◆ **WHAT IS BEING ASKED**
Using the geography course overview, explain why students taking the subject will need to be both literate and numerate.

Overview

What is this subject about?

Geography is one of the most exciting, cutting edge and relevant subjects to study in today’s ever changing world. The Pearson Edexcel syllabus offers an issues based approach to studying Geography enabling you to explore and evaluate contemporary geographical issues such as water security and climate change. Studying Geography will develop your sense of curiosity about the world and will encourage you to ask geographical questions. Issues that are currently in the news form a central focus to learning and you will be encouraged to deepen your understanding by making connections between different topics. Geography is a demanding subject that links humanities and science so you will need to be both literate and numerate. Fieldwork is integral to the course and you will be given the opportunity to develop an in-depth understanding of both physical and human geography, and to become critical, reflective and independent learners.

What will I study in the first year?

The first year is split between Dynamic Landscapes and Dynamic Places. Dynamic Landscapes comprises Tectonic Hazards and Coastal Landscapes, with a fieldtrip to the south coast of England to study coastal processes and management. Dynamic Places focuses on Globalisation and Regeneration, with a fieldtrip to the Olympic Park in Stratford to evaluate the recent regeneration scheme. These fieldwork days are organized by a local field studies centre and will cost around £100. There will be other local fieldwork opportunities to help you develop a range of fieldwork techniques that can be used in your Independent Investigation. Work on this will begin during your first year and it can be completed on any aspect of Geography contained in the specification.

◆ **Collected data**
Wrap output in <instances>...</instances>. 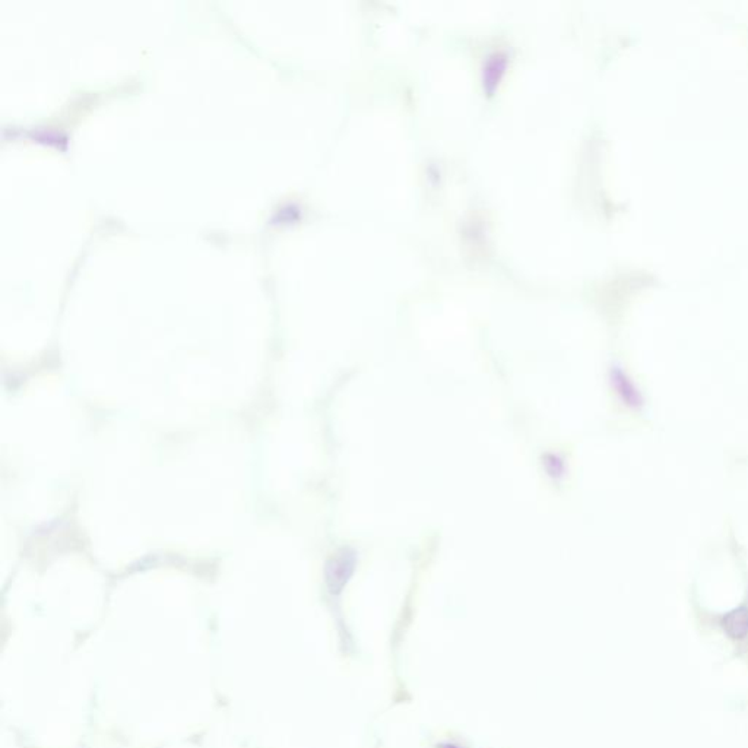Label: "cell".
Instances as JSON below:
<instances>
[{"instance_id":"1","label":"cell","mask_w":748,"mask_h":748,"mask_svg":"<svg viewBox=\"0 0 748 748\" xmlns=\"http://www.w3.org/2000/svg\"><path fill=\"white\" fill-rule=\"evenodd\" d=\"M357 565V554L351 548H342L326 564V582L332 594H339L351 579Z\"/></svg>"},{"instance_id":"2","label":"cell","mask_w":748,"mask_h":748,"mask_svg":"<svg viewBox=\"0 0 748 748\" xmlns=\"http://www.w3.org/2000/svg\"><path fill=\"white\" fill-rule=\"evenodd\" d=\"M611 379H613V385H614L615 391L618 392V395L621 396V399L624 402H627V405H630V407H639L640 405V403H642L640 395L634 389L633 383L627 379V376H625L620 369H614L611 372Z\"/></svg>"},{"instance_id":"3","label":"cell","mask_w":748,"mask_h":748,"mask_svg":"<svg viewBox=\"0 0 748 748\" xmlns=\"http://www.w3.org/2000/svg\"><path fill=\"white\" fill-rule=\"evenodd\" d=\"M544 467H545V471H547L548 475L553 478H561L564 475V462L557 455H553V453L545 455Z\"/></svg>"}]
</instances>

◆ **SOLUTION TO THIS PROBLEM**
Students will need to be both literate and numerate because Geography is a demanding subject that links humanities and science.